Riscrivi tutti i record qui sotto, riga per riga, senza modificare alcuna parola né alcun segno.

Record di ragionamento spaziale

+++

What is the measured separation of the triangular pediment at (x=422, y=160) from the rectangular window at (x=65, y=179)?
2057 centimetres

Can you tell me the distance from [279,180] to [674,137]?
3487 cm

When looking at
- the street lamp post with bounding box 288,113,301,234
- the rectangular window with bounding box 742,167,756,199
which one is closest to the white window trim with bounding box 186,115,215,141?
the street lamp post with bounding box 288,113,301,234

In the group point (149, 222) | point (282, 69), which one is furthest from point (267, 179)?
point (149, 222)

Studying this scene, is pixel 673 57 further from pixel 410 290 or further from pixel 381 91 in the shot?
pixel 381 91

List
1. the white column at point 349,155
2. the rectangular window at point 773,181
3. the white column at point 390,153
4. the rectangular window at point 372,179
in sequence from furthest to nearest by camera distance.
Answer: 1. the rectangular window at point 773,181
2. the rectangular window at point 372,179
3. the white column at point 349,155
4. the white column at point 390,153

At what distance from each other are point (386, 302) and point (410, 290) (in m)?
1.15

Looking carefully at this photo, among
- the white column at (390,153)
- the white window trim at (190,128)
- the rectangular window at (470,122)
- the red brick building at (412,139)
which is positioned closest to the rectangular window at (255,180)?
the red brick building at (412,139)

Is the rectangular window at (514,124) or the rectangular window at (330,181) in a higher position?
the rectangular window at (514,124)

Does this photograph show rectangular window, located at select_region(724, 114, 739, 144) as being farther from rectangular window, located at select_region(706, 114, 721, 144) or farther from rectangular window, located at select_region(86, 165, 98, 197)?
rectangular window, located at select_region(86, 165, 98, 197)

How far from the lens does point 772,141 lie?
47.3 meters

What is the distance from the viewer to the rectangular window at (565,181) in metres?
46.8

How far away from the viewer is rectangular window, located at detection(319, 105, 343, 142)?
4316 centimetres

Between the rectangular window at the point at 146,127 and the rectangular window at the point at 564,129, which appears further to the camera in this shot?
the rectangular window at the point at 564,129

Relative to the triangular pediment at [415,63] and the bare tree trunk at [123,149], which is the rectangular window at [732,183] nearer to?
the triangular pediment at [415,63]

+++

▶ _Risposta al compito_
What is the measured separation of the triangular pediment at (x=422, y=160) from the rectangular window at (x=65, y=179)?
2057 centimetres

Can you tell me the distance from [279,180] to [674,137]?
3487 cm

When looking at
- the street lamp post with bounding box 288,113,301,234
- the rectangular window with bounding box 742,167,756,199
which one is closest to the white window trim with bounding box 186,115,215,141?
the street lamp post with bounding box 288,113,301,234

In the group point (149, 222) | point (282, 69), which one is furthest from point (267, 179)?
point (149, 222)

Studying this scene, is pixel 673 57 further from pixel 410 290 or further from pixel 381 91 in the shot?
pixel 381 91

List
1. the white column at point 349,155
2. the rectangular window at point 773,181
3. the white column at point 390,153
4. the rectangular window at point 372,179
in sequence from furthest to nearest by camera distance.
Answer: 1. the rectangular window at point 773,181
2. the rectangular window at point 372,179
3. the white column at point 349,155
4. the white column at point 390,153

At what distance from each other are point (386, 302) and point (410, 290) (in m)?
1.15

Looking carefully at this photo, among
- the white column at (390,153)
- the white window trim at (190,128)
- the rectangular window at (470,122)
- the red brick building at (412,139)
which is positioned closest to the rectangular window at (255,180)?
the red brick building at (412,139)

Is the rectangular window at (514,124) or the rectangular window at (330,181) in a higher position?
the rectangular window at (514,124)

Does this photograph show rectangular window, located at select_region(724, 114, 739, 144) as being farther from rectangular window, located at select_region(706, 114, 721, 144) or farther from rectangular window, located at select_region(86, 165, 98, 197)?
rectangular window, located at select_region(86, 165, 98, 197)

How far from the lens does point 772,141 lie?
47.3 meters

What is the distance from the viewer to the rectangular window at (565,181) in metres?
46.8

How far away from the viewer is rectangular window, located at detection(319, 105, 343, 142)?
4316 centimetres

Between the rectangular window at the point at 146,127 and the rectangular window at the point at 564,129, which appears further to the camera in this shot?
the rectangular window at the point at 564,129

Relative to the triangular pediment at [415,63] and the bare tree trunk at [123,149], which is the rectangular window at [732,183] nearer to?
the triangular pediment at [415,63]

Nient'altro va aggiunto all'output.